### Extract
Our efforts revealed that two of Herbert’s brothers were killed during the First World War. His oldest brother, William Thomas, died in France in 1916. Another brother, Charles Henry, died in Egypt on 19 September 1918, less than two months before the Armistice. Their names appear on the War Memorial in the Oxfordshire village of Sutton Courtenay.
On Roy’s mother’s side her siblings tended to have quite large families themselves – her oldest brother had seven children – whereas Roy’s father’s siblings had relatively few children.
The Personal Representative is Roy’s 70-year-old paternal first cousin, Thomas “Tony” Hilsdon. He last saw Roy at the funeral of his own father – Roy’s uncle – 15 years ago.
When Title Research first made contact, Tony was suspicious. “I just couldn’t believe it. I thought it was a scam,” he says. But he remembered Roy and so, when he thought about it, he knew the story was plausible.
Since then, he has made contact with cousins living in Oxfordshire and has met up with several of them. He knew of the existence of some of the relatives but didn’t know who was still alive. “It feels good to know they’re still around,” he says.
Roy’s and Tony’s first cousins, Peter Justice and Jack Rodgers, both of whom at one time worked at the Morris Motors factory in Cowley near Oxford, were close to Roy, as was Jack’s brother Sid.
Jack, who is in his 80s, says he and his late wife used to visit Roy once a month until a few years before he died.
Jack reminisces about how close the Hilsdon family was when his grandparents, parents and aunts and uncles were alive: “We used to get together at Christmas time when I was young. We met at the old family homestead in Cowley Road, where my grandfather used to live.”
######
### Material
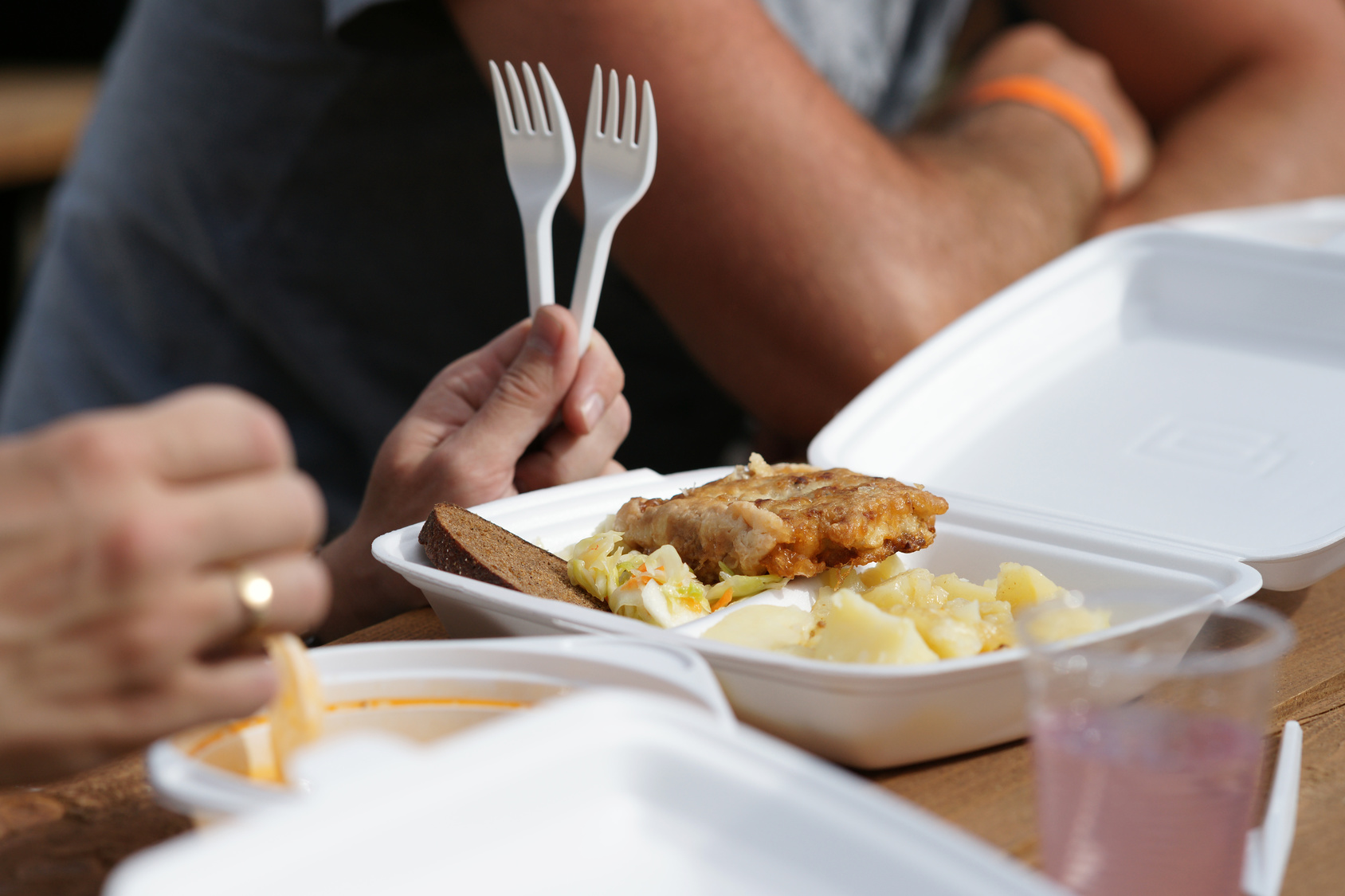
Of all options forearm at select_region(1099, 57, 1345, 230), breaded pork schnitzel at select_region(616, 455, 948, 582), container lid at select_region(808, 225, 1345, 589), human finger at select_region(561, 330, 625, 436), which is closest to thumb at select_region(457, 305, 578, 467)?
######
### Short task
Can you retype the passage about the Hilsdon family, shown above, word for word from start to finish?

### Answer for this exercise
Our efforts revealed that two of Herbert’s brothers were killed during the First World War. His oldest brother, William Thomas, died in France in 1916. Another brother, Charles Henry, died in Egypt on 19 September 1918, less than two months before the Armistice. Their names appear on the War Memorial in the Oxfordshire village of Sutton Courtenay.
On Roy’s mother’s side her siblings tended to have quite large families themselves – her oldest brother had seven children – whereas Roy’s father’s siblings had relatively few children.
The Personal Representative is Roy’s 70-year-old paternal first cousin, Thomas “Tony” Hilsdon. He last saw Roy at the funeral of his own father – Roy’s uncle – 15 years ago.
When Title Research first made contact, Tony was suspicious. “I just couldn’t believe it. I thought it was a scam,” he says. But he remembered Roy and so, when he thought about it, he knew the story was plausible.
Since then, he has made contact with cousins living in Oxfordshire and has met up with several of them. He knew of the existence of some of the relatives but didn’t know who was still alive. “It feels good to know they’re still around,” he says.
Roy’s and Tony’s first cousins, Peter Justice and Jack Rodgers, both of whom at one time worked at the Morris Motors factory in Cowley near Oxford, were close to Roy, as was Jack’s brother Sid.
Jack, who is in his 80s, says he and his late wife used to visit Roy once a month until a few years before he died.
Jack reminisces about how close the Hilsdon family was when his grandparents, parents and aunts and uncles were alive: “We used to get together at Christmas time when I was young. We met at the old family homestead in Cowley Road, where my grandfather used to live.”